Sauf que la distanciation sociale, c’est tout sauf un comportement naturel pour les humains. Pour les neuroscientifiques, la pandémie s’est avérée un sujet d’étude complètement inattendu, à savoir la manière dont le cerveau réagit à une longue période durant laquelle les contacts sociaux sont maintenus au minimum.

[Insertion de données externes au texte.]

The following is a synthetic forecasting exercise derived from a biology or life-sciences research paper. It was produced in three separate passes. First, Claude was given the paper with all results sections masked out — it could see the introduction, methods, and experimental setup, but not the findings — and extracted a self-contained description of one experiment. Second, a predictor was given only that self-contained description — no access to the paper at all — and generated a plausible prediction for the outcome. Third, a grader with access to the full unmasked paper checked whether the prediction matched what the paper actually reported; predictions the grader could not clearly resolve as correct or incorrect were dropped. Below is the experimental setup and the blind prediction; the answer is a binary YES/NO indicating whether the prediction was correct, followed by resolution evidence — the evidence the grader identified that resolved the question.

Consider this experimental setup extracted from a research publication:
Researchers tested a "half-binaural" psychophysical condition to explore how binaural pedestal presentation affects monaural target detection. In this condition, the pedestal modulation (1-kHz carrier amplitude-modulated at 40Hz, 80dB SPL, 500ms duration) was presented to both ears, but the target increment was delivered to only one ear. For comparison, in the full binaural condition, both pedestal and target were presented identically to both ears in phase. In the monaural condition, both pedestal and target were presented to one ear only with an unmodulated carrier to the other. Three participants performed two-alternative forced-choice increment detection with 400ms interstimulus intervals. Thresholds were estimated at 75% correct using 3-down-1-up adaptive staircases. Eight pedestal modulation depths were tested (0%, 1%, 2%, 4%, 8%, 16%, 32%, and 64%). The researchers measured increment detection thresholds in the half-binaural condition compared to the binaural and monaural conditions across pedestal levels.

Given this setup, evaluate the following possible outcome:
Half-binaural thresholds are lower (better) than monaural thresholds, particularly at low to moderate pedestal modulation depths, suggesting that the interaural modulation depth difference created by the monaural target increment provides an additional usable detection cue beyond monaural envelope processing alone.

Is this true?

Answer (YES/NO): NO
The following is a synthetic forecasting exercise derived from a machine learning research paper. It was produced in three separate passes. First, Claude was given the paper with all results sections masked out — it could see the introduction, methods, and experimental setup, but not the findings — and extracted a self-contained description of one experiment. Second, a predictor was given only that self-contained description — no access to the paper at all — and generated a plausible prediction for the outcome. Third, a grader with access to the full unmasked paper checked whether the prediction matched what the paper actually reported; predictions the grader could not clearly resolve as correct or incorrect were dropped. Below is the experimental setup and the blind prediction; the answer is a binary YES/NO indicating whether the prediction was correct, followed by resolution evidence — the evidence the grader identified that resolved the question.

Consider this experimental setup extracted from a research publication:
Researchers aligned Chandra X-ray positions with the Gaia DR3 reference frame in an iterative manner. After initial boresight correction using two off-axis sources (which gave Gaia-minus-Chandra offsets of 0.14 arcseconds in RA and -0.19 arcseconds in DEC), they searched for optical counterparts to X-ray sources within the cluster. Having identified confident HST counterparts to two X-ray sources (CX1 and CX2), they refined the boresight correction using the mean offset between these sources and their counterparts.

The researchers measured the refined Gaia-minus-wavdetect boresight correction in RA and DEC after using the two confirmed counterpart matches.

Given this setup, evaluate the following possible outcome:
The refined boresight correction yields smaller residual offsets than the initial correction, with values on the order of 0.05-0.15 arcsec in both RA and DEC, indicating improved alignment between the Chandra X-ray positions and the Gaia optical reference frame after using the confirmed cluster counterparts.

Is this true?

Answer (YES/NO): NO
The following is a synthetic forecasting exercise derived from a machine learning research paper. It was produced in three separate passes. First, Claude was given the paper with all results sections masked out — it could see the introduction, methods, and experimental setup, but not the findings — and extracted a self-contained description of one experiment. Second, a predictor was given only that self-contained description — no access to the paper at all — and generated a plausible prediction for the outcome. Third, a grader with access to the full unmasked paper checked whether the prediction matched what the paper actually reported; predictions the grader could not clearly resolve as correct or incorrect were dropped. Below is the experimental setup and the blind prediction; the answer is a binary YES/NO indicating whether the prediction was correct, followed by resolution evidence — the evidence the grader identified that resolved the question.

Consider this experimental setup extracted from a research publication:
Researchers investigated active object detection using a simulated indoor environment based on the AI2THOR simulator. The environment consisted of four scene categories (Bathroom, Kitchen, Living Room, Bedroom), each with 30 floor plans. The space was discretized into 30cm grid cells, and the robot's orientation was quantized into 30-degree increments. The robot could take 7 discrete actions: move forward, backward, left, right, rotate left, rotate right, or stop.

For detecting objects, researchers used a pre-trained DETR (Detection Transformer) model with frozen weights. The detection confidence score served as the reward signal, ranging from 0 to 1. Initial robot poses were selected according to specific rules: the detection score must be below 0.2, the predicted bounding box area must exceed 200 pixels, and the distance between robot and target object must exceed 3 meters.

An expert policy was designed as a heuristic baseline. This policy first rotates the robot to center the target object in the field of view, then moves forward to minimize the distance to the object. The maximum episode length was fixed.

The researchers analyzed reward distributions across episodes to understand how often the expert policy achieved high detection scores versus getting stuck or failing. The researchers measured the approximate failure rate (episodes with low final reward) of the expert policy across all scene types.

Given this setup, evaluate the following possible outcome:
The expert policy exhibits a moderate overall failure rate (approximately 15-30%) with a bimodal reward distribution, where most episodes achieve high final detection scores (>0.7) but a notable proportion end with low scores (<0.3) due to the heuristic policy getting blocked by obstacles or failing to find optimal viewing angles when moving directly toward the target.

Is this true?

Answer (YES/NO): NO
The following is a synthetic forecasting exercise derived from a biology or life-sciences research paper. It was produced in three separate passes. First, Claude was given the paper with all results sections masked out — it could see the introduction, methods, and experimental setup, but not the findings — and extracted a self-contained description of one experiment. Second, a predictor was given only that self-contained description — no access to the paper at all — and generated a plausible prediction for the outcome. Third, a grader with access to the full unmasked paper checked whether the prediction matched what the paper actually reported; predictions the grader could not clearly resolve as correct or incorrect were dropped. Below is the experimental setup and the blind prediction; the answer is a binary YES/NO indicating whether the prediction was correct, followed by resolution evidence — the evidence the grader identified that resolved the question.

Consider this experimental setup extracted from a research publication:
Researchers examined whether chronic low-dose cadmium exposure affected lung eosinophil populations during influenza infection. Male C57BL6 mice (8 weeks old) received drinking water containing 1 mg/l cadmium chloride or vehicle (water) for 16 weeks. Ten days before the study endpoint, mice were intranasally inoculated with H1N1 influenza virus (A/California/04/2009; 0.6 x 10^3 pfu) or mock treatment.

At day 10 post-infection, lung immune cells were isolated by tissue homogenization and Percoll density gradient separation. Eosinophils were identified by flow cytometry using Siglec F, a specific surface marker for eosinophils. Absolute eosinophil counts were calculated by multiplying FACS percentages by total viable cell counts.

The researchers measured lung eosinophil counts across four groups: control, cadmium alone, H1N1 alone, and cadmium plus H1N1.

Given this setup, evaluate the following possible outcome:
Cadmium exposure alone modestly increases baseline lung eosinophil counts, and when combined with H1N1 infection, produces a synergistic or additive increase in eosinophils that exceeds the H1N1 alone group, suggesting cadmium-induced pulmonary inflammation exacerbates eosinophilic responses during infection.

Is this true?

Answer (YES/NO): NO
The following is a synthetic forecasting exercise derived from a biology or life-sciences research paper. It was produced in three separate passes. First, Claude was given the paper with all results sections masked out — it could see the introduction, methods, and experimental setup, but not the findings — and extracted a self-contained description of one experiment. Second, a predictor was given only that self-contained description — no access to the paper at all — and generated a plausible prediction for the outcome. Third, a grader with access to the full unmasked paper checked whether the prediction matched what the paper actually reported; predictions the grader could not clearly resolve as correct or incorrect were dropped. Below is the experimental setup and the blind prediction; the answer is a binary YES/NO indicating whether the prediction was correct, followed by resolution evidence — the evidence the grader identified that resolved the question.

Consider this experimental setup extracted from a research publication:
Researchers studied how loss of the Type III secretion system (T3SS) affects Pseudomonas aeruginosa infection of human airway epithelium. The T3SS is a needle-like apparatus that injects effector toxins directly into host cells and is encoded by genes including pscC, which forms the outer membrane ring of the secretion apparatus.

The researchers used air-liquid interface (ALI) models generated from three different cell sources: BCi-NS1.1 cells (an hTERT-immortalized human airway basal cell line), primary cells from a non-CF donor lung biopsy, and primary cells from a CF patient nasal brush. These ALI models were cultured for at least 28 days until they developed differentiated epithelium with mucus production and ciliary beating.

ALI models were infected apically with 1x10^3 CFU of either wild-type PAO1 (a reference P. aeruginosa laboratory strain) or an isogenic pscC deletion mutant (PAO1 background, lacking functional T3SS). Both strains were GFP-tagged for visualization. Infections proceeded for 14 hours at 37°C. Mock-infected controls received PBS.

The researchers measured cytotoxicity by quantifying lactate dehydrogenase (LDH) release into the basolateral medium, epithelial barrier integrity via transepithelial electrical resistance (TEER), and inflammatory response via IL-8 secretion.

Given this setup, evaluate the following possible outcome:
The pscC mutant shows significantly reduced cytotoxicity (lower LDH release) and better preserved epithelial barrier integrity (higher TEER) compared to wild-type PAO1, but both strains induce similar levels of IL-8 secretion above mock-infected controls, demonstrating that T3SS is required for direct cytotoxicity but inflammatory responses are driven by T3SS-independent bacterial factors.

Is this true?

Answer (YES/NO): NO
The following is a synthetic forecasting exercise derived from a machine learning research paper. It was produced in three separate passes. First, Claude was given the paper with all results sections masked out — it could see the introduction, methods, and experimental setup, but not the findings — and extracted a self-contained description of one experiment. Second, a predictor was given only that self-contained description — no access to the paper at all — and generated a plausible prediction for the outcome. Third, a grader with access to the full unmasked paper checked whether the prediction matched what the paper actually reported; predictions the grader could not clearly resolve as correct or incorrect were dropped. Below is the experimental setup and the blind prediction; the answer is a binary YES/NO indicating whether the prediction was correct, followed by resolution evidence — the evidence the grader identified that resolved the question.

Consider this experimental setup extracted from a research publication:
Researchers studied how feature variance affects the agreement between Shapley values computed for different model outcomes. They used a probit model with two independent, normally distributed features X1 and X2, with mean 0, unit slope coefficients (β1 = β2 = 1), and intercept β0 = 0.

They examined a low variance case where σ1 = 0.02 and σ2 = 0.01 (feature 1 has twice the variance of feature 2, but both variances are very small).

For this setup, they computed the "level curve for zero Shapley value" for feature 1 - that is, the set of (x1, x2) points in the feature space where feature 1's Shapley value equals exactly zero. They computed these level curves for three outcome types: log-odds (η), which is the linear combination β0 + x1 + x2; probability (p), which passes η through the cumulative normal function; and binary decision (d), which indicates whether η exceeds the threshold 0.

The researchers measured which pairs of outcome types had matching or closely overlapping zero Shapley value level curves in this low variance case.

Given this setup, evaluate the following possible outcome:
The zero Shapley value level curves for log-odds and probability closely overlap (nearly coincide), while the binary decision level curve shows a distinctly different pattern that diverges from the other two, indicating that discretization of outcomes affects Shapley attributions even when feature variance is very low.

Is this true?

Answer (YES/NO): YES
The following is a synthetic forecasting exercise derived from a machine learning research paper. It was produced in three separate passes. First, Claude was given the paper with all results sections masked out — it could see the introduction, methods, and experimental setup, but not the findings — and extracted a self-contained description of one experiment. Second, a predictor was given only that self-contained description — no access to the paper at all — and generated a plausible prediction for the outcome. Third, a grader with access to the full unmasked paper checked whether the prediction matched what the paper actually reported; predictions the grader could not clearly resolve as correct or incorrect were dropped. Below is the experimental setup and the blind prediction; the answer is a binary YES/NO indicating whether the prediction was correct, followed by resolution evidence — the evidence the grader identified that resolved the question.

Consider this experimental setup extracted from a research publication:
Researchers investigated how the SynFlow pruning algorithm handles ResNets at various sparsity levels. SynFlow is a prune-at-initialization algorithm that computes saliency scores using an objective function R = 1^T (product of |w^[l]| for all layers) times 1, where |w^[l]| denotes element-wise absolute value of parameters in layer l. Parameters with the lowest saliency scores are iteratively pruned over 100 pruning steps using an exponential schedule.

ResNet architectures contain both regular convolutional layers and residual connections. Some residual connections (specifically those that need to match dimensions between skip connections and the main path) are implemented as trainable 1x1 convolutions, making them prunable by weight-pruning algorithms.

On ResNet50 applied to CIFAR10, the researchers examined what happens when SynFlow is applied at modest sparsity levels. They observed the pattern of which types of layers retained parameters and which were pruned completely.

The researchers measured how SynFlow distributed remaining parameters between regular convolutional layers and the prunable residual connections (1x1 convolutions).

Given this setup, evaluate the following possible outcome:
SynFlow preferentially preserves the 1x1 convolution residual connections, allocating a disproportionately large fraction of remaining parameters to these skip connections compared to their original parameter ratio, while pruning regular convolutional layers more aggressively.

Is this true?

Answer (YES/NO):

Voici des conclusions fascinantes sur la manière dont la distanciation sociale a modifié nos cerveaux.
Voilà qui ne va surprendre personne : un sondage de l'Université Harvard, mené aux États-Unis à l’automne 2020 (soit environ 6 mois après le début de la pandémie) a révélé que 36 % des adultes ressentaient un état de solitude profonde. Ce chiffre grimpait même sérieusement pour deux segments spécifiques de la population : 52 % des mères avec de jeunes enfants et 61 % des jeunes adultes de 18 à 25 ans souffraient beaucoup de solitude.
Ce qui est étonnant, c’est la contradiction soulevée par une autre étude sur le stress et la pandémie révélant que presque la moitié des adultes américains, malgré leur solitude, se sentaient très mal à l’aise à l’idée de retourner à leurs interactions normales… Et ce peu importe leur statut de vaccination!
Alors comment peut-on se sentir à la fois aussi misérable d’être seul et aussi peu enthousiastes à l’idée de socialiser? Les neuroscientifiques l’expliquent par des changements spécifiques dans notre cerveau.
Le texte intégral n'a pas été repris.